PARK RIDGE, Ill. (WLS) --Hillary Clinton made history Tuesday night as the first woman to win the nomination of a major political party and now turns her attention to her opponent, billionaire businessman Donald Trump.
Voters in Park Ridge say that the fact that Clinton is a native will not impact how they vote, nor the fact that she's a woman.
Trump has been expert so far in the election cycle at grabbing headlines. The Trump factor is one of the reasons political experts say Clinton's historic moment is placed on page 35 of Wednesday's Chicago Sun-Times.
Kate Grossman, with the University of Chicago's Institute of Politics, says the public has been used to the idea of Clinton since 2008 when she first ran for president. She is also hoping to succeed another historic president.
"We have had eight years of an African American president. We've sort of usherd in a hopefully new era of inclusiveness in politics, so this seems like a natural next step," says Grossman.
But Clinton supporter and political consultant Delmarie Cobb says Clinton should get as much coverage as Obama did when he was the first African American presidential nominee, although Cobb also says the woman factor shouldn't define Clinton's candidacy.
"Among the two nominees right now, she is the most qualified," Cobb says. "The woman piece is the icing on the cake."
For many voters, electing the first woman president is not playing a major role in their decision making. Whether in Park Ridge, where Clinton grew up, or on the South Side of Chicago, voters are turned off by both choices.
"There are a lot of reasons not to vote for Trump, and also reasons not to vote for Clinton," says first time voter Ethan Metzger.
"I just haven't processed this.
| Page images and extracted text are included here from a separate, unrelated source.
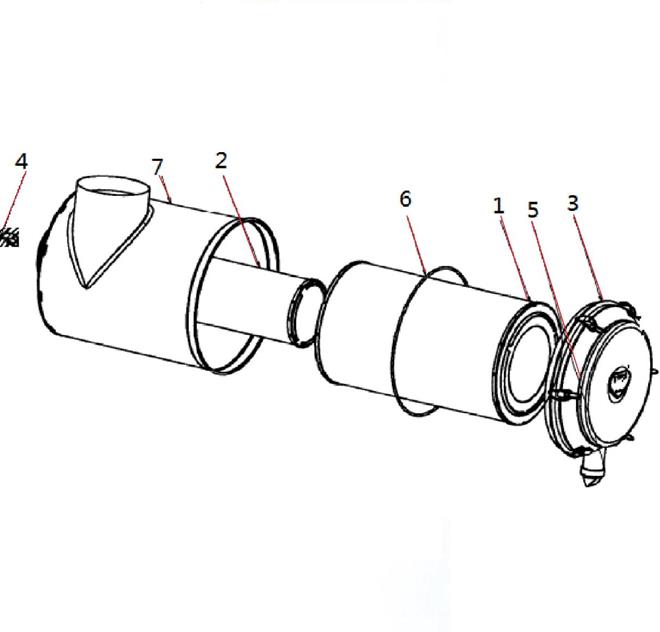 4
7
2
6
1
5
3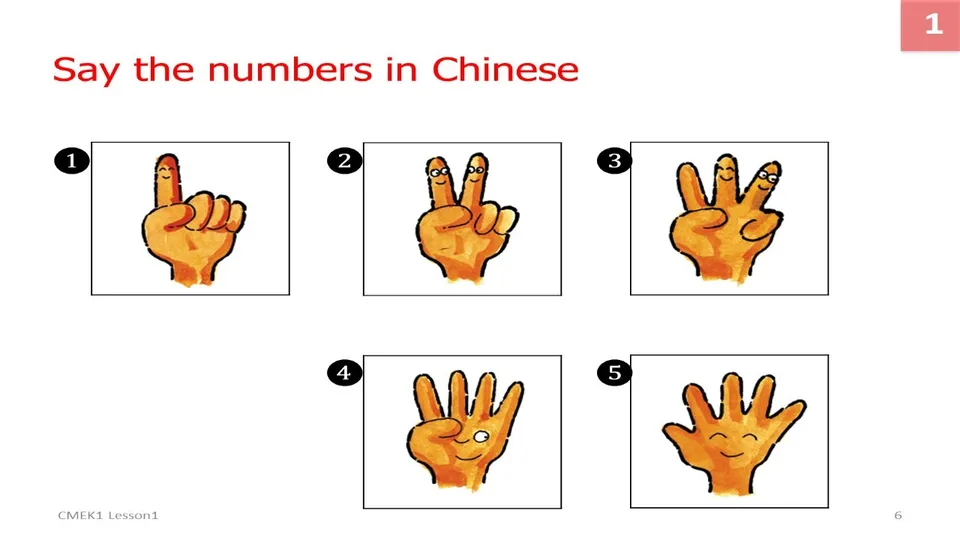 1

Say the numbers in Chinese

1

2

3

4

5

CMEK1 Lesson1

6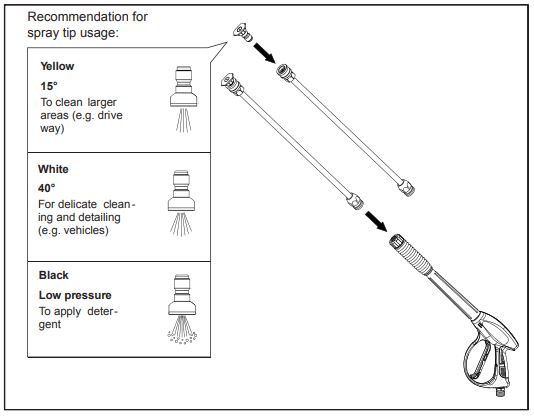 Recommendation for spray tip usage:

Yellow

15°

To clean larger areas (e.g. drive way)

White

40°

For delicate cleaning and detailing (e.g. vehicles)

Black

Low pressure

To apply detergent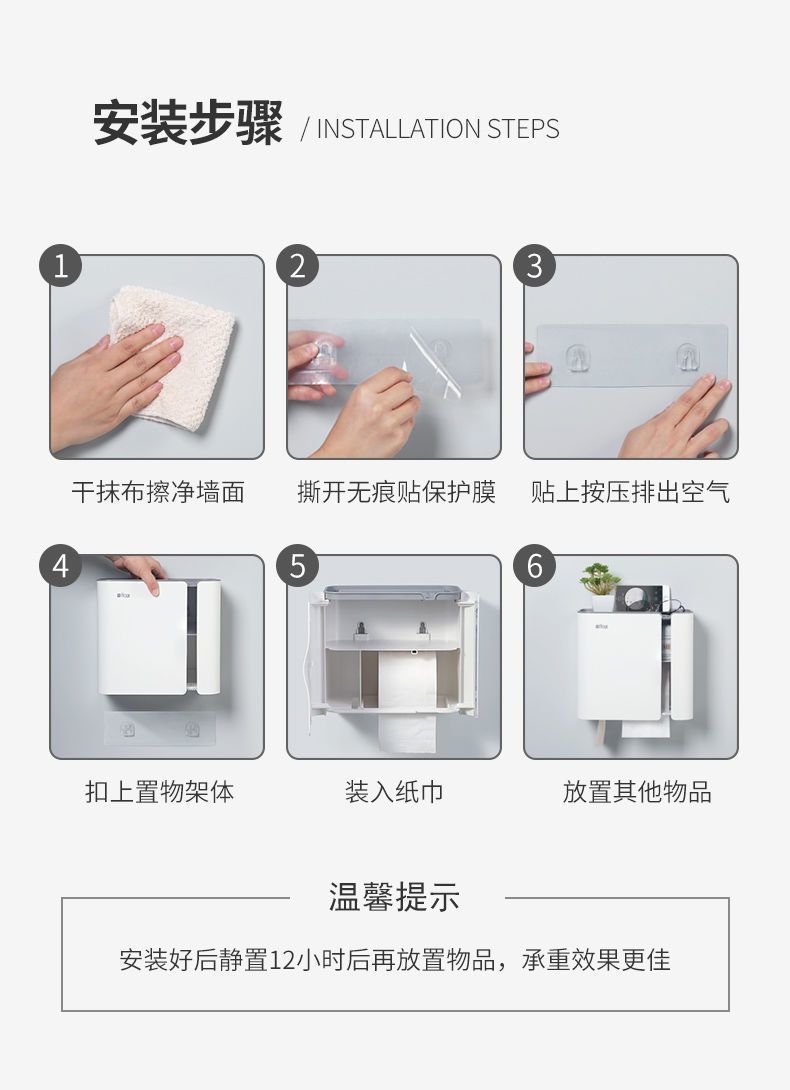 安装步骤 / INSTALLATION STEPS

1
干抹布擦净墙面

2
撕开无痕贴保护膜

3
贴上按压排出空气

4
扣上置物架体

5
装入纸巾

6
放置其他物品

温馨提示

安装好后静置12小时后再放置物品，承重效果更佳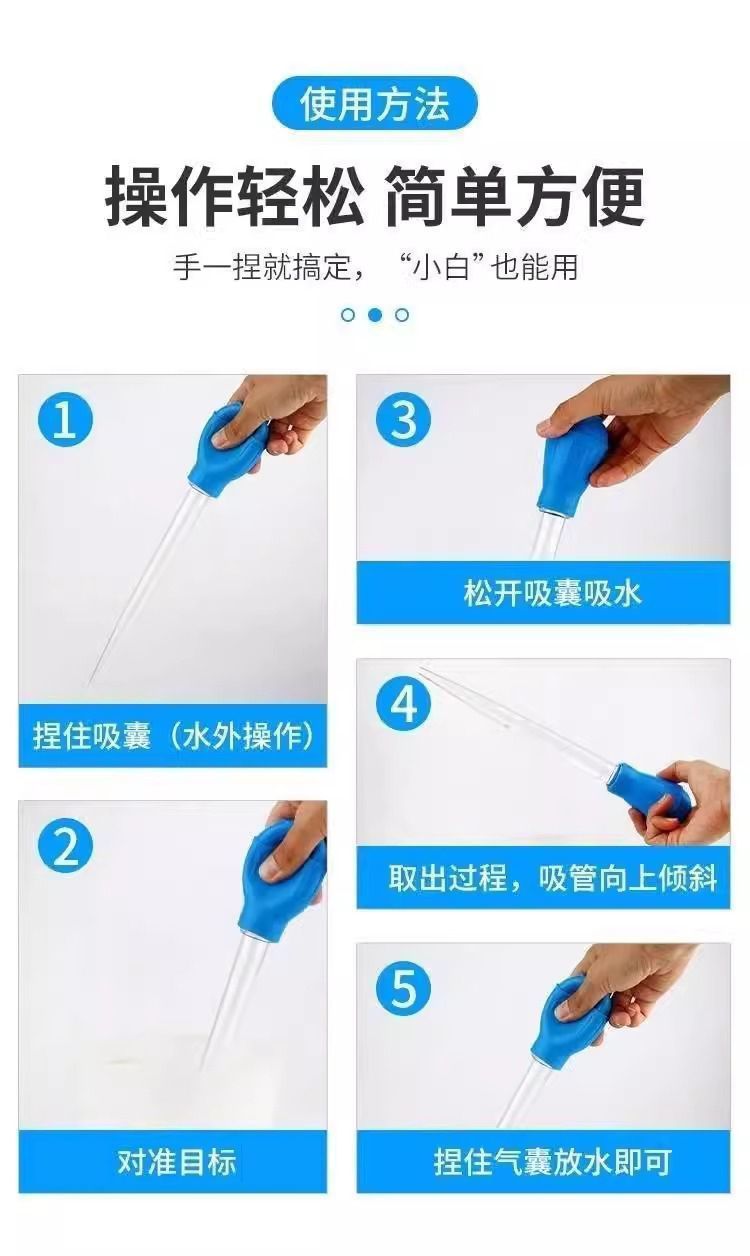 使用方法

操作轻松 简单方便

手一捏就搞定，“小白”也能用

1
捏住吸囊（水外操作）

2
对准目标

3
松开吸囊吸水

4
取出过程，吸管向上倾斜

5
捏住气囊放水即可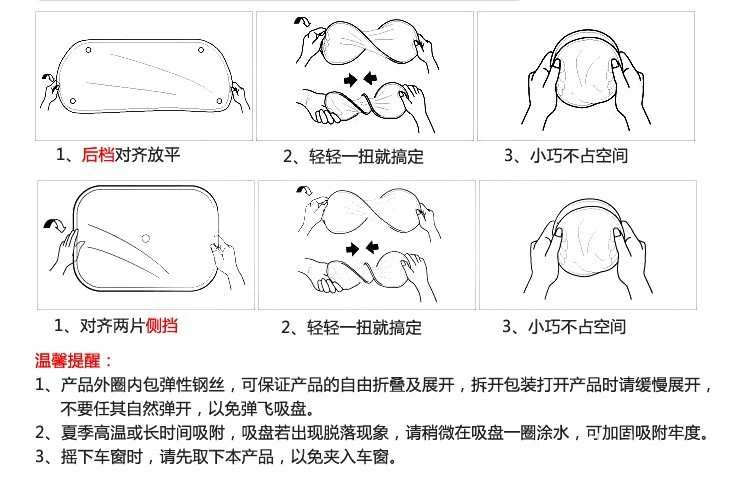 1、后档对齐放平

2、轻轻一扭就搞定

3、小巧不占空间

1、对齐两片侧挡

2、轻轻一扭就搞定

3、小巧不占空间

温馨提醒：

1、产品外圈内包弹性钢丝，可保证产品的自由折叠及展开，拆开包装打开产品时请缓慢展开，不要任其自然弹开，以免弹飞吸盘。

2、夏季高温或长时间吸附，吸盘若出现脱落现象，请稍微在吸盘一圈涂水，可加固吸附牢度。

3、摇下车窗时，请先取下本产品，以免夹入车窗。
I was hoping someone would come forward who was more likeable," says Nan Giblin of Park Ridge.
And as Donald Trump continues to turn off members of his own party, some Illinois Republicans are hoping for a do-over.
"What I would like to see when we got o the convention is that they actually amend the rules and allow the delegates - and I'm a delegate - to vote their conscience because I think Donald Trump is proving to be a disaster for us," says Pat Brady, former Illinois Republican Party chairman.
Experts say the likelihood of the rules changing during the Republican nominating process and another candidate coming through are very slim.